Décharge 2014: entreprise commune européenne pour ITER et le développement de l'énergie de fusion - Fusion à des fins énergétiques, «Fusion for Energy» (F4E)

2015/2196(DEC)

OBJECTIF : présentation du rapport de la Cour des comptes de l'Union européenne sur les comptes annuels de l’entreprise commune Fusion for Energy relatifs à l’exercice 2014, accompagné des réponses de l’entreprise commune.

CONTENU : conformément aux tâches et objectifs conférés à la Cour des comptes par le traité sur le fonctionnement de l'Union européenne, celle-ci fournit dans le cadre de la procédure de décharge, tant au Parlement européen qu'au Conseil, une déclaration d'assurance concernant la fiabilité des comptes, ainsi que la légalité et la régularité des opérations sous-jacentes de chaque institution, organe ou agence de l'UE, sur base d'un audit externe indépendant.

Cet audit a également porté sur les comptes annuels de l'entreprise commune F4E — ITER et le développement de l’énergie de fusion.

Déclaration d’assurance : conformément aux dispositions de l'article 287 du traité sur le fonctionnement de l'Union européenne (TFUE), la Cour a contrôlé:

  • les comptes annuels de l’entreprise commune F4E, constitués des états financiers et des états sur l'exécution du budget pour l'exercice clos le 31 décembre 2014;
  • la légalité et la régularité des opérations sous-jacentes à ces comptes.

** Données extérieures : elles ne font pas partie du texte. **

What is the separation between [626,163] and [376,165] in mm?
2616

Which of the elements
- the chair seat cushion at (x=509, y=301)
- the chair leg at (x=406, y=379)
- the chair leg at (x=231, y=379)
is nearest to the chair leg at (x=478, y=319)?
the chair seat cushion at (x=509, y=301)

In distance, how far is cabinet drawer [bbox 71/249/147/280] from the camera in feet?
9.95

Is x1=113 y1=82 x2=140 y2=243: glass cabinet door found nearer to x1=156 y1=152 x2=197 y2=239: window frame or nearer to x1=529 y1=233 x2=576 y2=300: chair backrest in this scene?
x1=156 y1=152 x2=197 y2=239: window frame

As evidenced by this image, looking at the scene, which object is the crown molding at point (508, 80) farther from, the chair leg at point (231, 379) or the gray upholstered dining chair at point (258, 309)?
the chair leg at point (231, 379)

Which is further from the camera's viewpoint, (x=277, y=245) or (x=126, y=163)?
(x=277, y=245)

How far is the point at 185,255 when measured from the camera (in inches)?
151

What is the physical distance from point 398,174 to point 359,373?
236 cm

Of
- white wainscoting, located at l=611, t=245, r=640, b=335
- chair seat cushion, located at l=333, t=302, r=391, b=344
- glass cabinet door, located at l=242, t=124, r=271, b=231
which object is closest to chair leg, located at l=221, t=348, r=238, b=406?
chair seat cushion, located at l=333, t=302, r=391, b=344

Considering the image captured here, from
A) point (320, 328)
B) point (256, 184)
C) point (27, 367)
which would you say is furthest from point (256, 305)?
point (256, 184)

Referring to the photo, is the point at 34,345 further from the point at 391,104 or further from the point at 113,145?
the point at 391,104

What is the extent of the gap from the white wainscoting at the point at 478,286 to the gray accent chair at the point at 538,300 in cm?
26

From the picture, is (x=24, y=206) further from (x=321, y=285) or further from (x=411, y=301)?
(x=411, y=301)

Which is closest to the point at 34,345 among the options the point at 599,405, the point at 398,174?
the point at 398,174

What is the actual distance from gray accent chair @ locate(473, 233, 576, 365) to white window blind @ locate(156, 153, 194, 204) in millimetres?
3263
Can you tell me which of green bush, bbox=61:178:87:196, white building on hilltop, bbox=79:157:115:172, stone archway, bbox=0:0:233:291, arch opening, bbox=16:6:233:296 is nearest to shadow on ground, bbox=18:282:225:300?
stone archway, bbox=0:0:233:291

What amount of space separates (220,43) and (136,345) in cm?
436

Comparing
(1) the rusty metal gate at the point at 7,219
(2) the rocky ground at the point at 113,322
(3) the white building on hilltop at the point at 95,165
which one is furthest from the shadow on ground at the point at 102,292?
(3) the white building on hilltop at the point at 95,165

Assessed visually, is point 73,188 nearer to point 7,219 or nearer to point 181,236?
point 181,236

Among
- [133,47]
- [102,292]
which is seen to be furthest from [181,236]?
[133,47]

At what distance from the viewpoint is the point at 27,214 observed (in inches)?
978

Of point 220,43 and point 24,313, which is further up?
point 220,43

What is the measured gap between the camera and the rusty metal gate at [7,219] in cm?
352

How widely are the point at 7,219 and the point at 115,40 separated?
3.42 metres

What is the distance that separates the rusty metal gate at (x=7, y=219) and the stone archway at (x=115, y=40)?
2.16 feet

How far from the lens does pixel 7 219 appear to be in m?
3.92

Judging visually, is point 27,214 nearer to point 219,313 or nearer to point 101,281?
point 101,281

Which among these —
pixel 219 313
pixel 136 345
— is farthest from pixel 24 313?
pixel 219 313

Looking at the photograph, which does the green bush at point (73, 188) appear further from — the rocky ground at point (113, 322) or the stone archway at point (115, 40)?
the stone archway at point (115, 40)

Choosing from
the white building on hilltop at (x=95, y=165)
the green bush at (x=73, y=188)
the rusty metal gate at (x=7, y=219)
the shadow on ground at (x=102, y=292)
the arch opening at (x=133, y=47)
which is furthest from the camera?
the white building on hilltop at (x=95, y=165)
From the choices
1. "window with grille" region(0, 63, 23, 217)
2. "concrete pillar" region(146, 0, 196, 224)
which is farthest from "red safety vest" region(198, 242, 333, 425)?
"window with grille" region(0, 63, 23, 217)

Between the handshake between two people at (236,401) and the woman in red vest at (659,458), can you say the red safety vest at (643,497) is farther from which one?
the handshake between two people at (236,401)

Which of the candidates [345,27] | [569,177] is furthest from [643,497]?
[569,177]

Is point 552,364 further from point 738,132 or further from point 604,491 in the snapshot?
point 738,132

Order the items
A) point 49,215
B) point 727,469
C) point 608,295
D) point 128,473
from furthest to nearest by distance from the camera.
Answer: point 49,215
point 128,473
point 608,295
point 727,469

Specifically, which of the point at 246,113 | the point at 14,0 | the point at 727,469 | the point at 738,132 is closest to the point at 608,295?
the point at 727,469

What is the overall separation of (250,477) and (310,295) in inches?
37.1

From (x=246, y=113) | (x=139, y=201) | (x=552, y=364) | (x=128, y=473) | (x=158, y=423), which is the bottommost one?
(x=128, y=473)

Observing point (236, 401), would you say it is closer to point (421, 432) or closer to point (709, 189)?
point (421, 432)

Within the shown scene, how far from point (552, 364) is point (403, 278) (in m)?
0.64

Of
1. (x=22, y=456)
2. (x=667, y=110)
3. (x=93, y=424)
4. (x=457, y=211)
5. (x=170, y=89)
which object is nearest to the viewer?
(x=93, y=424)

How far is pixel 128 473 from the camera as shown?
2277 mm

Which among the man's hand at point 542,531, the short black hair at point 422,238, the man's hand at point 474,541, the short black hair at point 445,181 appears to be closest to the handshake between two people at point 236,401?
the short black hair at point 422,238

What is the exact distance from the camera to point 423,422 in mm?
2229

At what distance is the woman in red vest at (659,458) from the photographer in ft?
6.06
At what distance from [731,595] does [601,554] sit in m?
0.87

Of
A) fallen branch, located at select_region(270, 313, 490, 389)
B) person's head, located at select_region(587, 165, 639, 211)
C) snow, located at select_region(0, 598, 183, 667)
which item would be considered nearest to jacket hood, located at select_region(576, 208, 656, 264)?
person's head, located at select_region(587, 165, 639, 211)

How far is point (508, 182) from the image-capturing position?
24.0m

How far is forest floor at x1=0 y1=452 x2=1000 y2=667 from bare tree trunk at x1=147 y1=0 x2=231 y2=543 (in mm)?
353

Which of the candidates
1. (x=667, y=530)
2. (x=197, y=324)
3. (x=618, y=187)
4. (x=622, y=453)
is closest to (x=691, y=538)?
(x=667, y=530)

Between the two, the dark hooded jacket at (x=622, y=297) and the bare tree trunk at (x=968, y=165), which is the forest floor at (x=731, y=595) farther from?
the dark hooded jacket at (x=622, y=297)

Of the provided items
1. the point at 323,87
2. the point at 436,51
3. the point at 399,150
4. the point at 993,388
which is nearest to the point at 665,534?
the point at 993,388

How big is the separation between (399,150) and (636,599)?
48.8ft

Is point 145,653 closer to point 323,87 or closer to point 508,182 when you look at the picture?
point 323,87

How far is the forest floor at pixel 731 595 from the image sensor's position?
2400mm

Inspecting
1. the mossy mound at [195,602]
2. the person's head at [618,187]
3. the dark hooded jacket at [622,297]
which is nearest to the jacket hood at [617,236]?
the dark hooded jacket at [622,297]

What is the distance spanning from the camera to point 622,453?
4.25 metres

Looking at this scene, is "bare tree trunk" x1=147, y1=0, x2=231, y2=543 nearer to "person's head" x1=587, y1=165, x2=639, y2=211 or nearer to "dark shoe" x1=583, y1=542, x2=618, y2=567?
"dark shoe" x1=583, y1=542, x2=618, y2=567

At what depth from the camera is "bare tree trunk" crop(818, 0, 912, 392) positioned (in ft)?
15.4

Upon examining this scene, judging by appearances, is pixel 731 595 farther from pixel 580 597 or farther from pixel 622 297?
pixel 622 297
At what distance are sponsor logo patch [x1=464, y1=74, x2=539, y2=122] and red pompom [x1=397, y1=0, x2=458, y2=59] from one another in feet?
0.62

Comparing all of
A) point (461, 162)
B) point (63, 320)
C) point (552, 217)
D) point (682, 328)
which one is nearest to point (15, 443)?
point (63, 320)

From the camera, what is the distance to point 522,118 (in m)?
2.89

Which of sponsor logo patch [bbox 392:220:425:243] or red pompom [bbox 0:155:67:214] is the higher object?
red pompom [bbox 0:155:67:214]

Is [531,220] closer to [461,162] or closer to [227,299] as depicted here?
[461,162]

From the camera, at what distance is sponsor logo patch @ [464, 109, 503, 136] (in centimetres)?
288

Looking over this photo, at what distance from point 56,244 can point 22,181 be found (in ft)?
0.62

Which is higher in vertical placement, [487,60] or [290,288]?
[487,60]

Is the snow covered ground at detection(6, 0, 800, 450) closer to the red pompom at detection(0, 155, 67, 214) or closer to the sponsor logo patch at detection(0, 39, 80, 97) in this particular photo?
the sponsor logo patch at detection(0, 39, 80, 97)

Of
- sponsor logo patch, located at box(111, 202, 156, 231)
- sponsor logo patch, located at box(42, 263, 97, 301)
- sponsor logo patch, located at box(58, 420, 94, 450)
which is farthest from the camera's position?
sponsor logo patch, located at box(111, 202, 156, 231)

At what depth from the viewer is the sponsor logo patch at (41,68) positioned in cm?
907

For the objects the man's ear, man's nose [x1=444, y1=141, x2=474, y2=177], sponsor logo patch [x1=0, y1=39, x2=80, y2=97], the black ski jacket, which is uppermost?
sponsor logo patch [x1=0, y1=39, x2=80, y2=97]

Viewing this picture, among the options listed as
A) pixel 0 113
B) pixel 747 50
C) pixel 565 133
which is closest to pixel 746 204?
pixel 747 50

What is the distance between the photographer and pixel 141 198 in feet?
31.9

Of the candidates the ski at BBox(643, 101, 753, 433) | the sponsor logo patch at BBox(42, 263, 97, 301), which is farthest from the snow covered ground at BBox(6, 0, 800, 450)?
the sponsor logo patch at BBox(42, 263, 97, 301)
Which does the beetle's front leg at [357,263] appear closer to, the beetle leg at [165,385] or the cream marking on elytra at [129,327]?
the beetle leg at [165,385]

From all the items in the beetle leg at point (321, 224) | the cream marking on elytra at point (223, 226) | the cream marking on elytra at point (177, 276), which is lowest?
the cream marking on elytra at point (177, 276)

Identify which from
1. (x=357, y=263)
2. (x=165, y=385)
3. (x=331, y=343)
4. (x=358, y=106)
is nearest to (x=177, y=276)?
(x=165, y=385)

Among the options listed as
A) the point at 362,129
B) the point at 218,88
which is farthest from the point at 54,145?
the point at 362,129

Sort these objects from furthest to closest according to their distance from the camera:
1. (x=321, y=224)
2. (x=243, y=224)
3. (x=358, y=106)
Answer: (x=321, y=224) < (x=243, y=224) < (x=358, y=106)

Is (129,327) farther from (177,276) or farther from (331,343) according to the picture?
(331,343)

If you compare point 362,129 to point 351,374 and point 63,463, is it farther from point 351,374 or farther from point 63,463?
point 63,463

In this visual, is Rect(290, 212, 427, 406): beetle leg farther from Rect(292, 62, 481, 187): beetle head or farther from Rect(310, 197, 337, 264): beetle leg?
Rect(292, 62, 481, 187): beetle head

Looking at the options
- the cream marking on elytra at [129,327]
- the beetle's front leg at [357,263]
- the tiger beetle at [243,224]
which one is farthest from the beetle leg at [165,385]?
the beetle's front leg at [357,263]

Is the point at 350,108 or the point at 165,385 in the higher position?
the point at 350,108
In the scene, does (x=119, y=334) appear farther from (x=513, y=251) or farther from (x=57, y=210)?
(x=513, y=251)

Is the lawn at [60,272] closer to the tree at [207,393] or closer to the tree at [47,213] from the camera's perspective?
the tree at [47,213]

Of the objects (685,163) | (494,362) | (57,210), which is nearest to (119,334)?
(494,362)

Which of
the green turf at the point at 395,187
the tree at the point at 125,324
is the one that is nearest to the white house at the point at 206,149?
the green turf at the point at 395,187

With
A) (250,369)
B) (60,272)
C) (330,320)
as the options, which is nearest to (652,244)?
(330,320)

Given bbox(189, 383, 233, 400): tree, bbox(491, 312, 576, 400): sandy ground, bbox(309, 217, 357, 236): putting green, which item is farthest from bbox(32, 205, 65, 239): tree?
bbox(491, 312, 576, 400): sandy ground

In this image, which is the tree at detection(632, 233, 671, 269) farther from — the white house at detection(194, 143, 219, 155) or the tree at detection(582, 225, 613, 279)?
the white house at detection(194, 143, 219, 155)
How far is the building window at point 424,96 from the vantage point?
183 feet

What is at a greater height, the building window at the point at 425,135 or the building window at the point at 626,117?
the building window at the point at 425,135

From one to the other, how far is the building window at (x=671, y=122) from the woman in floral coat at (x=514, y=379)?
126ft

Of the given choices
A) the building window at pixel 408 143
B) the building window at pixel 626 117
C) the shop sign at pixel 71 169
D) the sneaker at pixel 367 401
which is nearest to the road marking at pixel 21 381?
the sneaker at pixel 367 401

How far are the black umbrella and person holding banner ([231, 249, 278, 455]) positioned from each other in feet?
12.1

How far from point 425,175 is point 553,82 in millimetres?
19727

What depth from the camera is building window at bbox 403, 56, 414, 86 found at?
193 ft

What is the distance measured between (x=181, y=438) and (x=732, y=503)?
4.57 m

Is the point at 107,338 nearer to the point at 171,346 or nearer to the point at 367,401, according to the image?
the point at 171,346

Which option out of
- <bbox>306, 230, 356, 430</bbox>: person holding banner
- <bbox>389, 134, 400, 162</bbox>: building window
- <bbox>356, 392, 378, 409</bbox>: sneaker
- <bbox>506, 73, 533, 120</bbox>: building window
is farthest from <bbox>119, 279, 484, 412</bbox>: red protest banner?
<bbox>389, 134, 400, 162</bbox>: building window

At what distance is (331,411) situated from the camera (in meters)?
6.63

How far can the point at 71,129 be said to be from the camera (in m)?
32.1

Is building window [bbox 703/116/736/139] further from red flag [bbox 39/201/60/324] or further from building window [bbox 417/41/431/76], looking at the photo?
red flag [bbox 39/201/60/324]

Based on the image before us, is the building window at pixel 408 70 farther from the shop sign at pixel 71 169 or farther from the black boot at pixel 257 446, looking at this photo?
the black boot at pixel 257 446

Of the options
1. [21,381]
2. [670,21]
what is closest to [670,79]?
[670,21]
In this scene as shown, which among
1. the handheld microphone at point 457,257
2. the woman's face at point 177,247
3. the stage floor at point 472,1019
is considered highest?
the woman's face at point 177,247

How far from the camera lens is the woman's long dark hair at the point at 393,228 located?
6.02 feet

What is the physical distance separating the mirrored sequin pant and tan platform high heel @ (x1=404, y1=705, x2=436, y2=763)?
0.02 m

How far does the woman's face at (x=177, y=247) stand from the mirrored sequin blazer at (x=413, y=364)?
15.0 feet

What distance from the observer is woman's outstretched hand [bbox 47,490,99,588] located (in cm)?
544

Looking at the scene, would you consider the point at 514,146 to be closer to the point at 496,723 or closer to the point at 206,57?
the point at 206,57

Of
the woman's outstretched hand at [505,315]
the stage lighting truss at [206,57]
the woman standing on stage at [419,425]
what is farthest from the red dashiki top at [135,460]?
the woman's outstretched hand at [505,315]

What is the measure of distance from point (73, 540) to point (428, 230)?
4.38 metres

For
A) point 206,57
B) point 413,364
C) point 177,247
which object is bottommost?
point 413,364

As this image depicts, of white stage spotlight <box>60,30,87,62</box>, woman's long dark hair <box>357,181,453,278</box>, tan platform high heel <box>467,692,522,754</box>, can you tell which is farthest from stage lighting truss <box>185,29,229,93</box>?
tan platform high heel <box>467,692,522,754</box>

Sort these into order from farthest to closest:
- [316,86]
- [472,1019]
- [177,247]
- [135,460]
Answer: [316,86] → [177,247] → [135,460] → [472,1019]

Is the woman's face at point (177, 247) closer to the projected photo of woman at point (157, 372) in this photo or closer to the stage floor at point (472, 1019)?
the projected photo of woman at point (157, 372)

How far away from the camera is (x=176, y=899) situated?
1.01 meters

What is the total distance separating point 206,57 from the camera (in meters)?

Audit externe : il est important de signaler qu’en 2014 et pour la première fois, F4E a été vérifiée par un auditeur externe (cabinet d’audit) indépendant, conformément aux dispositions de l’article 208, paragraphe 4, du règlement financier de l’Union européenne et de l’article 107, paragraphe 1, du nouveau règlement financier-cadre pour les agences et autres organismes. Pour formuler son opinion sur ces comptes, la Cour a donc examiné les travaux de cet auditeur externe et les mesures prises en réponse aux conclusions de ce dernier.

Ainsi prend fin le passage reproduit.